This year’s Denver Zoological Foundation Conservation Award was presented on November 10 to USGS scientist Dean Biggins for his enduring work with black-footed ferrets. Since 1981, when a remnant population of 46 adult ferrets was discovered in Meeteetse, Wyoming, Dr. Biggins has been involved in nearly every facet of ensuring the survival of these endangered animals. In 1985, when the wild population was threatened by distemper and plague, he helped remove the last 18 remaining ferrets from the wild to establish a captive breeding program.

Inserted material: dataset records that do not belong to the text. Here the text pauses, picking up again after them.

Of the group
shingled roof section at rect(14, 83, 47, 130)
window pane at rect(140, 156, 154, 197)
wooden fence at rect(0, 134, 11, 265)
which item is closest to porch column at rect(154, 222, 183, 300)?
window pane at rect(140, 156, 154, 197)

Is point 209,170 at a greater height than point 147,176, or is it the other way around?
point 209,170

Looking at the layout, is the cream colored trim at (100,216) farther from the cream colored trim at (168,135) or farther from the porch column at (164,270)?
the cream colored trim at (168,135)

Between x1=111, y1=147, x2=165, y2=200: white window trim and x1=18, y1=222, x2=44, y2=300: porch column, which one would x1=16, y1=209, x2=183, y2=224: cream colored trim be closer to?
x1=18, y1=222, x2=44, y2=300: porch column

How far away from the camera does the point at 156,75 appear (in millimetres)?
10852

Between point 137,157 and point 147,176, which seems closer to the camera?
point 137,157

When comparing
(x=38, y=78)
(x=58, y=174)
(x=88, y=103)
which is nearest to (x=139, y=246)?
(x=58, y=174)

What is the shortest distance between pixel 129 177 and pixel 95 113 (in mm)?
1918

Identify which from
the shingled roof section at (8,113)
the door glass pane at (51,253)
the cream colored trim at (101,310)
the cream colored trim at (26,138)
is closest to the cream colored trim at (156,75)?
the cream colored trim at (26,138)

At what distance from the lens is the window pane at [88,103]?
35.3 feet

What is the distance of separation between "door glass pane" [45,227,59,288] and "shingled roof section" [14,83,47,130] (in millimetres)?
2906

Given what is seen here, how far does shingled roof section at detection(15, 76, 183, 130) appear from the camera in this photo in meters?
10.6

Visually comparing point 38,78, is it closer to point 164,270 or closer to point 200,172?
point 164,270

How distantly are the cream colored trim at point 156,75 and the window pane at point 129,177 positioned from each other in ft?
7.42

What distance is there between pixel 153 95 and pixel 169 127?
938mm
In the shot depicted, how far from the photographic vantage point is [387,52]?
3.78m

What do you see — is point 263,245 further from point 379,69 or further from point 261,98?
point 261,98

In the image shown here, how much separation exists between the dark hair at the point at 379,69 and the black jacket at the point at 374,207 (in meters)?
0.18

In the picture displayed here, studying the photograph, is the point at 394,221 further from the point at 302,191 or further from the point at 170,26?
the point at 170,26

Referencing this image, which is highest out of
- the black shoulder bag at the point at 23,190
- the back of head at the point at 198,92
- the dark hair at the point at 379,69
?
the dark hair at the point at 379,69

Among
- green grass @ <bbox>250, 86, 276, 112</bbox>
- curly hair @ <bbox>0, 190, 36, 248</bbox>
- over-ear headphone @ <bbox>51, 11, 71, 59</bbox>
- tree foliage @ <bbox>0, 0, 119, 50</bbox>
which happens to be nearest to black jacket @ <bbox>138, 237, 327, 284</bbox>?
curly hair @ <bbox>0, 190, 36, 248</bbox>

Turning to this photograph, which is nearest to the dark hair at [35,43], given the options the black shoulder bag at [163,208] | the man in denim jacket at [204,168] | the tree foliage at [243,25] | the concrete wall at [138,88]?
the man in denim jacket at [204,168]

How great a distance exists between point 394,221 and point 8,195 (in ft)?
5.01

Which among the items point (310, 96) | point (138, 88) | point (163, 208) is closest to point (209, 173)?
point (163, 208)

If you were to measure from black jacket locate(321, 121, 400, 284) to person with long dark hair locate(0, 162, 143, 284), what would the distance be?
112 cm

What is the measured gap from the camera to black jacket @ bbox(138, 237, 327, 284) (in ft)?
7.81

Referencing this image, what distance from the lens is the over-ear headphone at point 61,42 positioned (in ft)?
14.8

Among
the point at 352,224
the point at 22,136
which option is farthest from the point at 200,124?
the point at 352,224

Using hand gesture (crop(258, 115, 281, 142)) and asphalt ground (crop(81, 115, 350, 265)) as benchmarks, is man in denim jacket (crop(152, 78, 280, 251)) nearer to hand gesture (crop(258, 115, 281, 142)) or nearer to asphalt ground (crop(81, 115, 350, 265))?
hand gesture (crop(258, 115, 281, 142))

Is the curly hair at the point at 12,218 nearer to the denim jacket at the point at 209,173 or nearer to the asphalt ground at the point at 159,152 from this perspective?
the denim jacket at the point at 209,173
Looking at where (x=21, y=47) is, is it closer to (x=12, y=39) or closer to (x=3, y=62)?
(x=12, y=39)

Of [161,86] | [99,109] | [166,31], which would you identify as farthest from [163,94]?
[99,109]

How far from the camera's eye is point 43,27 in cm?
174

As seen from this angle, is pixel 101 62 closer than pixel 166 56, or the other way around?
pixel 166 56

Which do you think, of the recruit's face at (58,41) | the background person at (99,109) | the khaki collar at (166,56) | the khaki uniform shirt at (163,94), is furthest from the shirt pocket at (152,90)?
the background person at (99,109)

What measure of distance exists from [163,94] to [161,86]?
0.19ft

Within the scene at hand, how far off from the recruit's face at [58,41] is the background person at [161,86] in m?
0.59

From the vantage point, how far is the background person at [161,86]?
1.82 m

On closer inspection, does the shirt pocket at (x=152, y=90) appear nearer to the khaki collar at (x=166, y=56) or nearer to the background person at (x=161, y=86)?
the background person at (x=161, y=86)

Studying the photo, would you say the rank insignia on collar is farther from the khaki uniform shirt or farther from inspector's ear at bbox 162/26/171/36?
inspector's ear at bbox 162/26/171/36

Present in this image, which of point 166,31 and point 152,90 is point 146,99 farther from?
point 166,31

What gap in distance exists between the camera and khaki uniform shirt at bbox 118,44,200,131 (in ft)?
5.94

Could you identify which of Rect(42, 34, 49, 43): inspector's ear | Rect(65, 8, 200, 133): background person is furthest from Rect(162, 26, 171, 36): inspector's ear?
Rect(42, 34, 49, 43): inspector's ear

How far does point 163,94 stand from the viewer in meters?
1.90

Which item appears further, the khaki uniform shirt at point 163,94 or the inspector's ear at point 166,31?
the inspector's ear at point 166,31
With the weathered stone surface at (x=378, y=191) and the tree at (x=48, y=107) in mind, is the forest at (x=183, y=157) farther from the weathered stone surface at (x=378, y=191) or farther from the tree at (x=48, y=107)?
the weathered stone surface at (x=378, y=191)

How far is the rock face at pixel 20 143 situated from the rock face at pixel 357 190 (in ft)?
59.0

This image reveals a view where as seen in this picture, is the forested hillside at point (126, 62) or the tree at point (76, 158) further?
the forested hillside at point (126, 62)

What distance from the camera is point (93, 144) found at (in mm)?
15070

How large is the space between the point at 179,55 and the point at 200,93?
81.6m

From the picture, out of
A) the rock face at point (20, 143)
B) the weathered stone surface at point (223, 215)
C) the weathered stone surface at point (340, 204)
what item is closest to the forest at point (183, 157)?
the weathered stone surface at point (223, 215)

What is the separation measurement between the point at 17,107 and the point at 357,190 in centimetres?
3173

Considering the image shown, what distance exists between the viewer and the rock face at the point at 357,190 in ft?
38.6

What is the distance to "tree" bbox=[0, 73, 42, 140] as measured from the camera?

Later, he led an effort to develop standards for evaluating potential reintroduction sites for ferrets. In the late 1980s and early 1990s, Dr. Biggins studied Siberian polecats (a close relative of the black-footed ferret) to better understand comparative behaviors and ecology of the ferret subgenus. Throughout the 1990s, he and his colleagues developed and tested rearing strategies for ferrets destined for release, resulting in a 10-fold increase in post-release survival rates. Today, wild free-ranging populations in 6 states contain a total of at least 150 adults, and the captive population is maintained at about 250 breeding adults. Dr. Biggins currently is conducting research on plague, a disease considered to be one of the most serious impediments to black-footed ferret recovery.
For more information contact: Dean Biggins
View the Publication "Black-footed Ferrets"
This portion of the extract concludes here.